Consigne 1 —
Recopiez sans la moindre modification les lignes à traiter, en commençant par celle qui contient "How much distance" et en terminant par la toute dernière, ces deux bornes comprises.

Passage cité —
───
1.3.1. Caractéristiques empiriques générales

On aurait pu aisément préciser et amplifier notre présentation des modèles multicritères. L’échantillon présenté suffit, néanmoins, à illustrer la diversité des procédures évaluatives auxquelles le décideur est susceptible de recourir. Bien que présentant un intérêt explicatif certain, les modèles multicritères se dispensent, dans une large mesure (on l’a signalé), de précisions relatives à ce que les économistes appellent la ’fonction d’utilité’, et que les psychologues désignent, plus volontiers, sous la dénomination ’fonction de valeur’. Dans le cadre de leur ’prospect theory’, Kahneman & Tversky [1979, pp. 277-80] ont suggéré une fonction de valeur qui entend résumer un certain nombre de constats établis sur une base empirique solide. Contrairement à la pratique en vigueur au sein de la discipline économique, la fonction avancée par les auteurs assume son statut cardinal sans guère de complexes. La fonction de valeur de Kahneman/Tversky est unique à une transformation linéaire croissante près, et se voit reconnaître une portée empirique en dehors même de toute référence à des choix concernant des loteries. Outre donc sa rupture avec l’ordinalisme économique dominant, cette dernière position conduit les auteurs à rompre avec la perspective cardinaliste issue des travaux de Von Neumann & Morgenstern [1944].191 Ainsi, c’est avec le ’cardinalisme à l’ancienne’, celui-là qui anima les réflexions des pères fondateurs de la ’révolution marginaliste’, que renoue la fonction de valeur de Kahneman/Tversky. De façon plus spécifique, cette fonction de valeur repose sur trois caractéristiques fondamentales.
───
Lignes à traiter —
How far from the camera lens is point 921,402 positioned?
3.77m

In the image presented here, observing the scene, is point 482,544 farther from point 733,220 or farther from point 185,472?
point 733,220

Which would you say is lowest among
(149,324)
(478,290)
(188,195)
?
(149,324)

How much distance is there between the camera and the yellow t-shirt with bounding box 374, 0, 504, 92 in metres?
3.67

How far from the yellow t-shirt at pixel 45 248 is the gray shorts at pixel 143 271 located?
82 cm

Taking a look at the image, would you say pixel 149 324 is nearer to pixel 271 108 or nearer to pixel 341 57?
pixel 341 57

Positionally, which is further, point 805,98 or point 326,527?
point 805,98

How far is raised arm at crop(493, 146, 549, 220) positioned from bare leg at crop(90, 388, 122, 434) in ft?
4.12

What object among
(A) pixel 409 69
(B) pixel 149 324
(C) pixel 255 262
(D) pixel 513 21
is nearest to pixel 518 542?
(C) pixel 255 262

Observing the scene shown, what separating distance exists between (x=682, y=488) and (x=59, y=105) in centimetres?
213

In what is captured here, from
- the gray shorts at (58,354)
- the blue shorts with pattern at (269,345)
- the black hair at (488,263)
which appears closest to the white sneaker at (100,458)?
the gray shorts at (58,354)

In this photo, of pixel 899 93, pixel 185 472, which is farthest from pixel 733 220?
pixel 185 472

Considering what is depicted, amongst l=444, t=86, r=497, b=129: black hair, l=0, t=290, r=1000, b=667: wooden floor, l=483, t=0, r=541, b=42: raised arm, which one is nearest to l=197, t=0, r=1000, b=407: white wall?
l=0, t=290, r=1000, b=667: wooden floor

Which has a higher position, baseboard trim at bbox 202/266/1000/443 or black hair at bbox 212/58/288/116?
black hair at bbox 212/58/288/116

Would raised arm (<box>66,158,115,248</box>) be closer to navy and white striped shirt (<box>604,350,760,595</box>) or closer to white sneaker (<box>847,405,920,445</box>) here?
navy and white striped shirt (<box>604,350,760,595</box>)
───
Consigne 2 —
Reproduisez intégralement et sans rien changer le passage cité sur la fonction de valeur.

Réponse 1 —
How much distance is there between the camera and the yellow t-shirt with bounding box 374, 0, 504, 92 in metres?
3.67

How far from the yellow t-shirt at pixel 45 248 is the gray shorts at pixel 143 271 located?
82 cm

Taking a look at the image, would you say pixel 149 324 is nearer to pixel 271 108 or nearer to pixel 341 57?
pixel 341 57

Positionally, which is further, point 805,98 or point 326,527?
point 805,98

How far is raised arm at crop(493, 146, 549, 220) positioned from bare leg at crop(90, 388, 122, 434) in ft?
4.12

What object among
(A) pixel 409 69
(B) pixel 149 324
(C) pixel 255 262
(D) pixel 513 21
is nearest to pixel 518 542?
(C) pixel 255 262

Observing the scene shown, what separating distance exists between (x=682, y=488) and (x=59, y=105) in centimetres?
213

In what is captured here, from
- the gray shorts at (58,354)
- the blue shorts with pattern at (269,345)
- the black hair at (488,263)
which appears closest to the white sneaker at (100,458)?
the gray shorts at (58,354)

In this photo, of pixel 899 93, pixel 185 472, which is farthest from pixel 733 220?
pixel 185 472

Considering what is depicted, amongst l=444, t=86, r=497, b=129: black hair, l=0, t=290, r=1000, b=667: wooden floor, l=483, t=0, r=541, b=42: raised arm, which one is nearest to l=197, t=0, r=1000, b=407: white wall?
l=0, t=290, r=1000, b=667: wooden floor

Which has a higher position, baseboard trim at bbox 202/266/1000/443 or black hair at bbox 212/58/288/116?
black hair at bbox 212/58/288/116

Would raised arm (<box>66,158,115,248</box>) be closer to navy and white striped shirt (<box>604,350,760,595</box>) or closer to white sneaker (<box>847,405,920,445</box>) here?
navy and white striped shirt (<box>604,350,760,595</box>)

Réponse 2 —
1.3.1. Caractéristiques empiriques générales

On aurait pu aisément préciser et amplifier notre présentation des modèles multicritères. L’échantillon présenté suffit, néanmoins, à illustrer la diversité des procédures évaluatives auxquelles le décideur est susceptible de recourir. Bien que présentant un intérêt explicatif certain, les modèles multicritères se dispensent, dans une large mesure (on l’a signalé), de précisions relatives à ce que les économistes appellent la ’fonction d’utilité’, et que les psychologues désignent, plus volontiers, sous la dénomination ’fonction de valeur’. Dans le cadre de leur ’prospect theory’, Kahneman & Tversky [1979, pp. 277-80] ont suggéré une fonction de valeur qui entend résumer un certain nombre de constats établis sur une base empirique solide. Contrairement à la pratique en vigueur au sein de la discipline économique, la fonction avancée par les auteurs assume son statut cardinal sans guère de complexes. La fonction de valeur de Kahneman/Tversky est unique à une transformation linéaire croissante près, et se voit reconnaître une portée empirique en dehors même de toute référence à des choix concernant des loteries. Outre donc sa rupture avec l’ordinalisme économique dominant, cette dernière position conduit les auteurs à rompre avec la perspective cardinaliste issue des travaux de Von Neumann & Morgenstern [1944].191 Ainsi, c’est avec le ’cardinalisme à l’ancienne’, celui-là qui anima les réflexions des pères fondateurs de la ’révolution marginaliste’, que renoue la fonction de valeur de Kahneman/Tversky. De façon plus spécifique, cette fonction de valeur repose sur trois caractéristiques fondamentales.